How to save all visible content in GIMP


A question on the very same topic came up twice in past few days: how does one go about saving everything visible in GIMP’s image window to a file?

In both cases a person played around with channels, like the result of disabling one or two of them, but didn’t know how to save it.

Let’s start from the very beginning. Why is it not possible to disable a color channel and save exactly what you see? It’s about separation between content and representation.

Disabling display of a color channel is a temporary action. You only change representation of your image data, the way you see it here and now. The actual image is still made of pixels, and each and every pixel is still made of color channels (roughly speaking).

Is there a workaround then? Yes. Let me introduce you to black magic for common people.

What’s a Projection

Every time you look at your image in GIMP, you look at what we, geeks, call a projection. Take this simple layer stack for example:

Simple layers composition

The projection here is made of three layers, two of which have masks. A simple equivalent to projection is all those visible layers merged into one layer using Image > Merge Visible Layers command. This command flattens all layers with masks into one. This layer will represent projection: everything that you see in an image window.

However projection is a wee bit more than just layers composition. If you enable Quick Mask (Shift+Q) for creating a selection using Paintbrush tool, the projection will include composition of all layers plus representation of that quick mask.

Composition and quick mask

If you disable one of the color channels, the projection will include layers and masks composition minus that channel. You can take the blue away from Pushkin, but you can never take Pushkin away from the blue:

Pushkin

So the obvious way to preserve whatever you see in front of you is to save projection.

How to Capture It

GIMP has a Layer > New from Visible command that will do exactly what it says: everything that you see right here and right now will be captured and pasted into a new layer that will be added above currently selected layer.

Hence if you disabled a color channel, liked the result and wanted to preserve it in the exported image, here is what you do:

  1. Create a new layer from all visible
  2. Put it on top of the layer stack
  3. Save or export.
Since the top layer will by default completely cover the rest of the layer stack, the final image will be exactly what you saw when you disabled some of the channels.

An important notice: not everything is captured.
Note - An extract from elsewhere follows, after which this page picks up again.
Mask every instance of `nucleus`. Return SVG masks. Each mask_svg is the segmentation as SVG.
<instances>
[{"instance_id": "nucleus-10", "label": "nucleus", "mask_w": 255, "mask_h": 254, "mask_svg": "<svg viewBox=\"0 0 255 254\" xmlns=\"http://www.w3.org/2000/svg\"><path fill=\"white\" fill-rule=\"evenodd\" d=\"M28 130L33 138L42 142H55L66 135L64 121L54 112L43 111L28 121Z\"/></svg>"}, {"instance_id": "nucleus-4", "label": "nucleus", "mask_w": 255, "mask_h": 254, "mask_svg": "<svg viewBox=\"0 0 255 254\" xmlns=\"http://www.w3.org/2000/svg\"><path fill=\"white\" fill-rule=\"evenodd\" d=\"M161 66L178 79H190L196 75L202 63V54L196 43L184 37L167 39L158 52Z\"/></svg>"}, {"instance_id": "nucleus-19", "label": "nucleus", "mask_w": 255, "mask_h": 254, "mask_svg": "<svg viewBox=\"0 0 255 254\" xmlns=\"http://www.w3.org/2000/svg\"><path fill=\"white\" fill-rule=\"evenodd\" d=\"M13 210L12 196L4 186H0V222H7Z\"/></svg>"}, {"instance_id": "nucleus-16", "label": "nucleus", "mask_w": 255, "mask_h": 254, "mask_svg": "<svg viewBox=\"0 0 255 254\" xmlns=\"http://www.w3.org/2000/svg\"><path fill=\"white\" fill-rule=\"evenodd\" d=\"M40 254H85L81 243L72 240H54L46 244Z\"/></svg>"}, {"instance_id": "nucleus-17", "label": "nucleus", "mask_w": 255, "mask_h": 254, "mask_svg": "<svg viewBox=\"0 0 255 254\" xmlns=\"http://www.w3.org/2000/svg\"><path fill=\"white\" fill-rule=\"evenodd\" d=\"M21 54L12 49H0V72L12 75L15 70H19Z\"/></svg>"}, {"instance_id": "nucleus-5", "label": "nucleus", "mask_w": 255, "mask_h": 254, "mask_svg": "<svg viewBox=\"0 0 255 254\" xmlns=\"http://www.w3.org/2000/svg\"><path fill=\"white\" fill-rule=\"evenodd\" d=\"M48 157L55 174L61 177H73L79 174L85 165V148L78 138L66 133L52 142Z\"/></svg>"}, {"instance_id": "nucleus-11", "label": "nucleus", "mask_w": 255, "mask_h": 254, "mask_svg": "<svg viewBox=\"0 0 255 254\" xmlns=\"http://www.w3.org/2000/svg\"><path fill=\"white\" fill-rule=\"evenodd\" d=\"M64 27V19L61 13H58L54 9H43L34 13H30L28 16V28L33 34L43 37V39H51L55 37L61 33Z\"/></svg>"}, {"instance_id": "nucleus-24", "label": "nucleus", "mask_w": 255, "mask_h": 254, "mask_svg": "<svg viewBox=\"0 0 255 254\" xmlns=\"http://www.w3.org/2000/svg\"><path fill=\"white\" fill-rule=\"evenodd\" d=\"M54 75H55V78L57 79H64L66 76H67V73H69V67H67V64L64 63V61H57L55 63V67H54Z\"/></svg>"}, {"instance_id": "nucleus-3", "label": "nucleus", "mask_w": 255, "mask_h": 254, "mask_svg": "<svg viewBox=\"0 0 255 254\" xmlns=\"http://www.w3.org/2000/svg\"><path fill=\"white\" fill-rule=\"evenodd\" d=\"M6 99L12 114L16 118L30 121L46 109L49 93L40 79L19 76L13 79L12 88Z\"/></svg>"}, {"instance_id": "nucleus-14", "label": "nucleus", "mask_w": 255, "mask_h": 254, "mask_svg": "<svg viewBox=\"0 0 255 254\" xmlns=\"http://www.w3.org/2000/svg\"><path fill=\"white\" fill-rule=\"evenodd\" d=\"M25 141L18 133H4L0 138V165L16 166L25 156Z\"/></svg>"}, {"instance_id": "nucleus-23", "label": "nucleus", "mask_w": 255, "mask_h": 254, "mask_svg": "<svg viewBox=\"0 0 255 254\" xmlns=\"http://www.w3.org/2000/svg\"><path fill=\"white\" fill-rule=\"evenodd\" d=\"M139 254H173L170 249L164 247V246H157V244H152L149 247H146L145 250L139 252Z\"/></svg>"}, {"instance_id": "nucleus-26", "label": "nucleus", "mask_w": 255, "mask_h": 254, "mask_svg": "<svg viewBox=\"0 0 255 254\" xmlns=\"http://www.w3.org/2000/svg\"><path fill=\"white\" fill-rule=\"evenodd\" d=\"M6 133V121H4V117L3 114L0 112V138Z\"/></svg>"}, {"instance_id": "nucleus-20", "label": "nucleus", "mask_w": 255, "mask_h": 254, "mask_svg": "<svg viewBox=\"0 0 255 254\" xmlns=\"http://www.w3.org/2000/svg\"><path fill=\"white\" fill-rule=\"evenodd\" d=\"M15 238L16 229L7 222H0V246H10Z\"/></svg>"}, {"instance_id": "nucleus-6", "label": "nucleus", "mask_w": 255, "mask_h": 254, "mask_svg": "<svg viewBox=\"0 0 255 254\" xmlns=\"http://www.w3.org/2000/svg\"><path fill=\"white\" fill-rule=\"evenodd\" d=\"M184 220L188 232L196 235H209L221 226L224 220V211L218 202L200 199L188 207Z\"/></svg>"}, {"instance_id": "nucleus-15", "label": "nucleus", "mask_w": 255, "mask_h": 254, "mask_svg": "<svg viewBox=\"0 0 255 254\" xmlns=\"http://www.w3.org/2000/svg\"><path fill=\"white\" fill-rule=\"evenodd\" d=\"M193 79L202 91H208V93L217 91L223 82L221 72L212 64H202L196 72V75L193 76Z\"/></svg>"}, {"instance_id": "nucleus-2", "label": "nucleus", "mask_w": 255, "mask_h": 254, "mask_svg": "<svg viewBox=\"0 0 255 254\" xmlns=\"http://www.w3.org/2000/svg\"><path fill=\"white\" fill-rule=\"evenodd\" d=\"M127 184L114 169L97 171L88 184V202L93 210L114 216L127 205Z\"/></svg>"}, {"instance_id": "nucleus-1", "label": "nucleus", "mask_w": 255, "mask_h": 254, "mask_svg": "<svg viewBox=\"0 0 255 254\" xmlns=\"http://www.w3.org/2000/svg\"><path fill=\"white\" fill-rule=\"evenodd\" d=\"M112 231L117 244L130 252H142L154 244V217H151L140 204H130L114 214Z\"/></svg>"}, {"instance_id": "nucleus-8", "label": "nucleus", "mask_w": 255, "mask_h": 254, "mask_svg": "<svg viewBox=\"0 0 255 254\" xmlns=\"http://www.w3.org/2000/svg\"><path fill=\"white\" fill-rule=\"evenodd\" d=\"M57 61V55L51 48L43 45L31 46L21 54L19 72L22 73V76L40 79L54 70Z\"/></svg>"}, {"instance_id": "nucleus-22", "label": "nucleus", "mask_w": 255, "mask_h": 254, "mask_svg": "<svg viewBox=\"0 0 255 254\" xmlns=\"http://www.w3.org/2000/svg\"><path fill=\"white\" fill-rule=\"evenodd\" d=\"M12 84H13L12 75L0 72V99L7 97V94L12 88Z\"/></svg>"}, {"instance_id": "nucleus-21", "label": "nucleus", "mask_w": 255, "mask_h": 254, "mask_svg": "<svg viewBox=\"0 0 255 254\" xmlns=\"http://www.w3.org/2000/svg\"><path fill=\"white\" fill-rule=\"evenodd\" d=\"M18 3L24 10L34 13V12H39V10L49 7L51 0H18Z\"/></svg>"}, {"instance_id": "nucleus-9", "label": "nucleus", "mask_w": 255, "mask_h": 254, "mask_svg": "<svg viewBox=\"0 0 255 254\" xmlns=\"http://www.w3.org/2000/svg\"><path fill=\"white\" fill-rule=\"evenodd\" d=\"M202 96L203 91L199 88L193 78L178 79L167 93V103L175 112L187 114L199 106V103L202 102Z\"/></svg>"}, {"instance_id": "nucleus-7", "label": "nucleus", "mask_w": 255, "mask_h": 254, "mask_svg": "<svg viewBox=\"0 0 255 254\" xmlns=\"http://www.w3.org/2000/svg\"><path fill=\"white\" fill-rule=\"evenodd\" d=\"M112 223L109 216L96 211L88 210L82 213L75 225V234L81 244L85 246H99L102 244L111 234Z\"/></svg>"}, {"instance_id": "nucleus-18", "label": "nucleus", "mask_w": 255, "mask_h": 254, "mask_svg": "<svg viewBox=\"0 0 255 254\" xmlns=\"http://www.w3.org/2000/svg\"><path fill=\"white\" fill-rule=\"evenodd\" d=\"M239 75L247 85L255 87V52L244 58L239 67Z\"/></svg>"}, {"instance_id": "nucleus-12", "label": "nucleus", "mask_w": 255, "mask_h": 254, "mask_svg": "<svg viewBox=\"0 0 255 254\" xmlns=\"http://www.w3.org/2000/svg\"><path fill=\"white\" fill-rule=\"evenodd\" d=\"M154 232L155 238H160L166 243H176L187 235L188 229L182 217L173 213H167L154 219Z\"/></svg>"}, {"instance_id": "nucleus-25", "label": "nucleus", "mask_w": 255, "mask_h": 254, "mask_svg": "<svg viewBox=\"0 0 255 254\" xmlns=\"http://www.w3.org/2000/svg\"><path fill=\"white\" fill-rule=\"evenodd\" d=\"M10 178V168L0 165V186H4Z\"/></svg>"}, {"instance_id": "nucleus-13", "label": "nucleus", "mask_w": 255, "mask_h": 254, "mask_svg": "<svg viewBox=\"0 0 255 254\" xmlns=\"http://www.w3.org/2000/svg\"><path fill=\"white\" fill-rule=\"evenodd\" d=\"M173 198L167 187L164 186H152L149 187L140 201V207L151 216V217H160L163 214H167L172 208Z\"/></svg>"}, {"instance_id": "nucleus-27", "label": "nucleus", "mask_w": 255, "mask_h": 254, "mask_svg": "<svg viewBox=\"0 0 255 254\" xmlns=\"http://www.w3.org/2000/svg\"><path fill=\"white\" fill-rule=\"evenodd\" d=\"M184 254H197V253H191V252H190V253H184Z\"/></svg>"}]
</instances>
Visualization of selection (marching ants) and paths is not saved. If you really need that, use Create > Screenshot command.

Other Uses

Even though the channel example was the reason for writing all this, the use case is somewhat esoteric. It really isn’t what people do on a daily basis. But there are more uses to saving projection. Let me name just a few.

Saving intermediate processing steps. This is what I call poor man’s adjustment layers. While GIMP doesn’t have real adjustment layers yet and hence cannot non-destructively process everything in a layer stack in the middle of a complex work, you can work around that. Whenever you have to use a color adjustment tool or a filter that is supposed to change all that you see, just create a new layer from visible and process it. Then continue adding more layers.

If at any time later  you discover that you did something wrong back then, you can easily fix it:

  1. Find the “all visible” layer (make it a habit to give meaningful names to layers)
  2. Delete it
  3. Disable visibility of all layers above it
  4. Create a new “all visible” layer
  5. Process it again.

Another good habit is always saving complex compositions to GIMP’s native file format, XCF.

Doing illustrations for your GIMP tutorials. I’m not kidding you. Sometimes you really want to easily show users e.g. what the current mask looks like. Screenshots are not what they are cracked up to be: you still have to crop them to get rid of UI elements. This is not the best way to do it.

All you have to do is

  1. Use Show Layer Mask command in Layers dialog’s right-click menu
  2. Use Layer > New from Visible
  3. Uncheck Show Layer Mask

The representation of that mask will be added as a new layer. And since illustrations for tutorials are usually created as you go, you can just immediately use File > Save as Copy (GIMP 2.6) or File > Export (GIMP 2.7+) to export your tutorial illustration, then disable visibility of the newly added “mask” layer. Oh, and it works for quick masks too.

Summary

Let’s sum it up now.

  1. All that you see in a GIMP’s image window is really a projection.
  2. GIMP composes all currently visible layers, masks and channels into it.
  3. This composition can be captured into a new layer.
  4. You can use it to store what you currently see in front of you.

With just a bit of practice you will find creating new layer from projection a real help in complex workflows, adjustment layers or not.